- SHORT EXERCISE
Pick out each line of the records that contains the word "white", matching case exactly, and copy those lines.

- DATASET ENTRIES
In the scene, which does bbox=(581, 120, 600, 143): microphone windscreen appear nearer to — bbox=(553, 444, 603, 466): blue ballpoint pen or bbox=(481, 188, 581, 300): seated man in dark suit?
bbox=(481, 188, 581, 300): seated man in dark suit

* * *

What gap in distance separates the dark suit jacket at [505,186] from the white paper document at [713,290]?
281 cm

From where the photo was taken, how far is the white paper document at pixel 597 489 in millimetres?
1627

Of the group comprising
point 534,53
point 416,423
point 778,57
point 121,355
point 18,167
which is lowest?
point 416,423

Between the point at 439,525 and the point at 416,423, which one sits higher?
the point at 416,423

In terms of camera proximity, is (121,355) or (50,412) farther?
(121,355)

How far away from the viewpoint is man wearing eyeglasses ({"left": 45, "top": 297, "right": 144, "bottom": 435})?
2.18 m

---

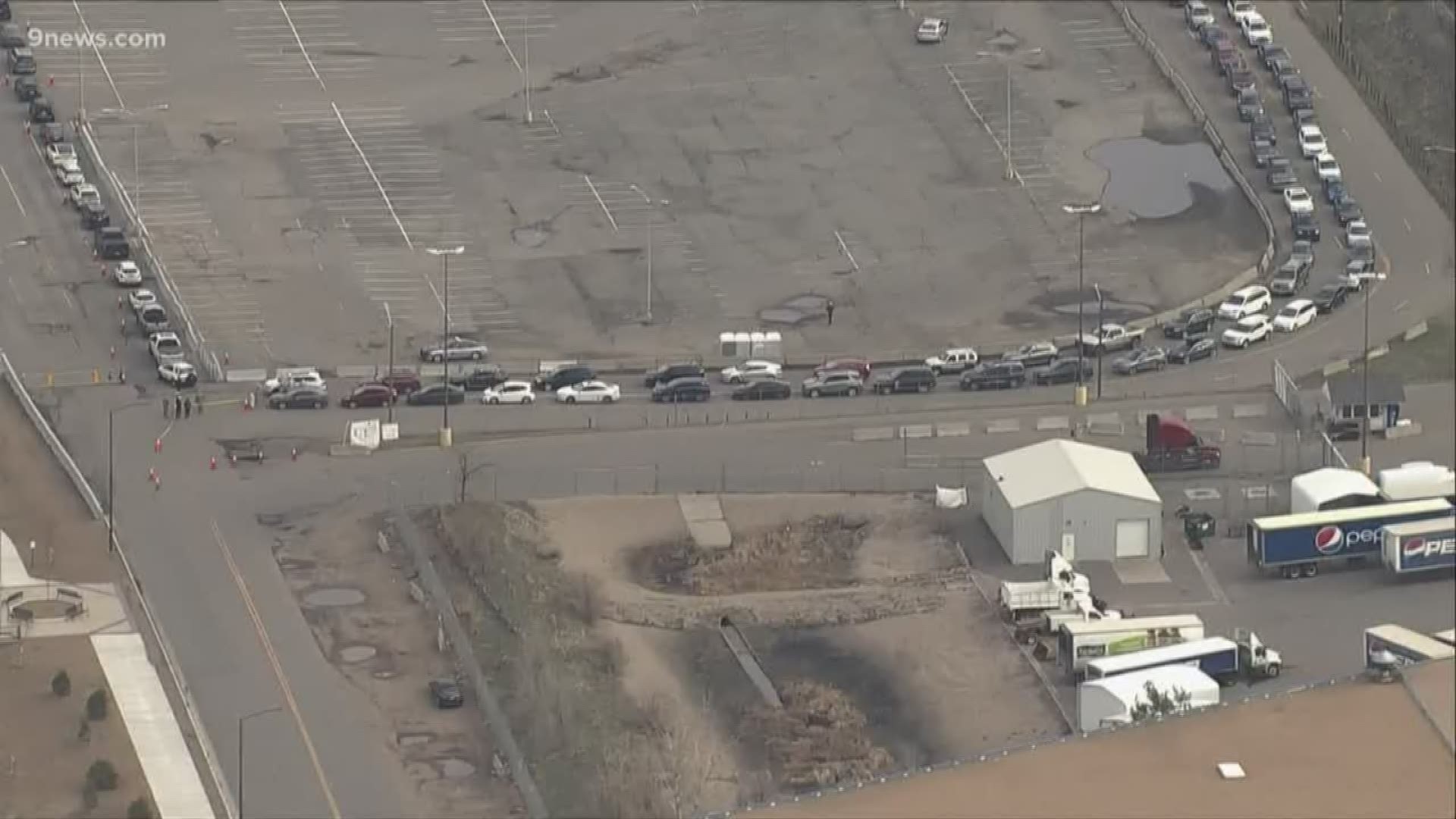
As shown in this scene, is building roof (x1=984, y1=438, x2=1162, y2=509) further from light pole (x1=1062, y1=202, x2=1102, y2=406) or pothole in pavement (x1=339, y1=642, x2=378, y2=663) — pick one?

- ANSWER IN FULL
What gap in distance separates the dark suit jacket at [505,186] from the white paper document at [713,290]?
From where the photo was taken, how far is the white paper document at pixel 597 489 in millimetres?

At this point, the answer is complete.